Samaria Gorge in Chania
The famous Gorge of Samaria in Chania, Crete Greece: The Gorge of Samaria lies on the southern side of Chania prefecture and is a wonderful place for hikers. Visitors from all over the world attempt trekking at this gorge. In 1962, Samaria Gorge had been declared a National Park for the survival of the endangered species kri-kri, the rare Cretan wild goat that lives only in Samaria. Apart from the kri-kri, many other endemic and rare species of flora and fauna live in this gorge.
A small village used to be there, Samaria village, but it was abandoned by all its inhabitants in 1962, to make the gorge a national park.

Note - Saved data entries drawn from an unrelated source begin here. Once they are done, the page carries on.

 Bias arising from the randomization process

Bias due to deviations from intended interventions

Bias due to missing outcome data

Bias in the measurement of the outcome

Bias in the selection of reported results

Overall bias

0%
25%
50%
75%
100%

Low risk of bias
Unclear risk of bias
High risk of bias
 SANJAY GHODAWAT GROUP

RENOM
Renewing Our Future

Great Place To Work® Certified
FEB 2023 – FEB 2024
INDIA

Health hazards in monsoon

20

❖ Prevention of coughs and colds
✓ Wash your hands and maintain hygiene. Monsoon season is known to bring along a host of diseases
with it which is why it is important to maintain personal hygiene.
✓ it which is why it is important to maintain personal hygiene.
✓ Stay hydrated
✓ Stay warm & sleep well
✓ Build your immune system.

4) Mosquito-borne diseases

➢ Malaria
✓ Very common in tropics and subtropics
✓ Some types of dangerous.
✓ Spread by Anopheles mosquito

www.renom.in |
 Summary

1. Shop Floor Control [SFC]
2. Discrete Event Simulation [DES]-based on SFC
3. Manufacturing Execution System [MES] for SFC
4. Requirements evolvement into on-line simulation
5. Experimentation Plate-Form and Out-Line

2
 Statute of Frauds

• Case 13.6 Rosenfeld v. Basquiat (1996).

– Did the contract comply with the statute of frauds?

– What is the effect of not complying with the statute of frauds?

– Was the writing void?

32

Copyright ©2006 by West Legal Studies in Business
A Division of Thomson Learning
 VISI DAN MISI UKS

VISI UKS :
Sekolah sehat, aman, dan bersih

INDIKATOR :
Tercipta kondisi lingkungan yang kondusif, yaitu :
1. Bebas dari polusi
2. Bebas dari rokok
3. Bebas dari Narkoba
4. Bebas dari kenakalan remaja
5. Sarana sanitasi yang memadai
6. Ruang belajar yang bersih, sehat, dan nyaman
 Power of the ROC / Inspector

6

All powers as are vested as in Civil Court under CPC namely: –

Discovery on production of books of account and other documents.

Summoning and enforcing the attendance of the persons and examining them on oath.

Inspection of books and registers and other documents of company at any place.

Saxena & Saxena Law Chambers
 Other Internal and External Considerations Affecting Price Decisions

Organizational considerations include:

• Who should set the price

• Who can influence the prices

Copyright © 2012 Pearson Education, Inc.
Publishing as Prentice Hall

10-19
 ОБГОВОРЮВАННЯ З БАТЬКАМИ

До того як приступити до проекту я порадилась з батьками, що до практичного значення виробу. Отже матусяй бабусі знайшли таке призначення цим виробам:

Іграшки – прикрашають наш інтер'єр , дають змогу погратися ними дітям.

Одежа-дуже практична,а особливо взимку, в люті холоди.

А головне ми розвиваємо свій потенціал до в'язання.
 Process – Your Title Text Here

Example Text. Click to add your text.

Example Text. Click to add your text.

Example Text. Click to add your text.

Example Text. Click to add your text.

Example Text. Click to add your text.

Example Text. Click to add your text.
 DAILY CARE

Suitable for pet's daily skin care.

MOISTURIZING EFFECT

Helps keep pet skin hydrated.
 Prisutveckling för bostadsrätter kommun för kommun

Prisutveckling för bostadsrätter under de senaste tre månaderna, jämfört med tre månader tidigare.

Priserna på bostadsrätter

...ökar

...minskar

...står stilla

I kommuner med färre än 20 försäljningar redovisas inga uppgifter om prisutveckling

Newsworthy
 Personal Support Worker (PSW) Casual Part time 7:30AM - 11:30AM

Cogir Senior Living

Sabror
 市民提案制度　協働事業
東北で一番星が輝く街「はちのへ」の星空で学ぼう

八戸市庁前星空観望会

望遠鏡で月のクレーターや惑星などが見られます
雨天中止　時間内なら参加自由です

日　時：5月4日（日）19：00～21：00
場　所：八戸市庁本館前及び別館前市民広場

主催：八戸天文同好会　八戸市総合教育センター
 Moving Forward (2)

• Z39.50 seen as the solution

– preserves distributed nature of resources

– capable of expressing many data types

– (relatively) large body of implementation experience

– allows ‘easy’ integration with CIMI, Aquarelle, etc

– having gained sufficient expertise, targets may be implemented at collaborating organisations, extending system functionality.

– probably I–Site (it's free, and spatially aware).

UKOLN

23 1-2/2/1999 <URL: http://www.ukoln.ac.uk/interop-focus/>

The village and the gorge were named after the church of Santa Maria that is found inside the gorge.
The length of this gorge is 16 km and it is said to be the longest gorge in Europe. It has been created by a river that runs between the enormous White Mountains and Mount Volakias. The gorge begins below the northern side of Omalos Plateau and ends in the shores of the Lybian Sea, at the village of Agia Roumeli.
The actual distance of this long trek in the park itself is 13 km, but from the exit point of the park, one has to walk another 3 km to reach the village of Agia Roumeli, from where one can get transportation services, thus making it a total of 16 km long trek. The breadth of the gorge differs from 150 m to 3.5 m. At the highest points, these looming mountain walls reach a height of 500 m above sea level. The time taken to complete the trek differs from 4 to 7 hrs, depending on the capacity of every trekker.
Trekking begins from Xyloskalo, the steep stone pathway bordered with wooden rails. This is the access point of the gorge. For the first 6 km, the gorge is wide and spacious up to the deserted village of Samaria. After that, you will notice that the gorge tends to narrow down and when you reach 11 km mark, the gorge at this point is only 3.5 m apart. This part is known as the Iron Gates. The gorge ends at 13 km mark. But trekking does not stop here. You have to walk another 3 km to the seaside resort of Agia Roumeli, where there are plenty of local ferries to take you to the village to Hora Sfakion. From this village, you can take the bus to go back to Chania.
This gorge is only open from early May to late October. The park remains open from 7 am to 3 pm. After 3 pm till sunset, you can only walk 2 km distance, either from Xyloskalo or from Agia Roumeli. You have to be in good physical condition to take on this trekking path because it can be very exhausting, especially in summer when the sun is burning hot.
The best time to visit is in spring, when the weather is cool, nature is at its best and visitors are far fewer than in summer. If you realize within the first 1 hour that the journey is too difficult for you, then you should stop and there are forest guards with donkeys, who can take you back from where you started the journey. Guards with radio contact to each other are found all over the way in case one gets injured or dizzy and a doctor stations in the abandoned village. Toilets and rubbish bins are found frequently on way, too.
As the gorge is a national park, it is not allowed to swim in the streams, camp, light fires, hunt or stay overnight. Visitors are not allowed to trek the whole park after 3 o'clock in the evening because the authorities want to make sure that nobody will stay at night in the park.
There are operators and guides to organize trips from Chania Town to Samaria Gorge or you can take the public urban buses from Chania Town to Omalos. The last boat from Agia Roumeli to Sfakia leaves at 17.30. The bus from Sfakia to Chania Town leaves at 18.30 and the driver waits for the boat from Agia Roumeli to come before the bus departs.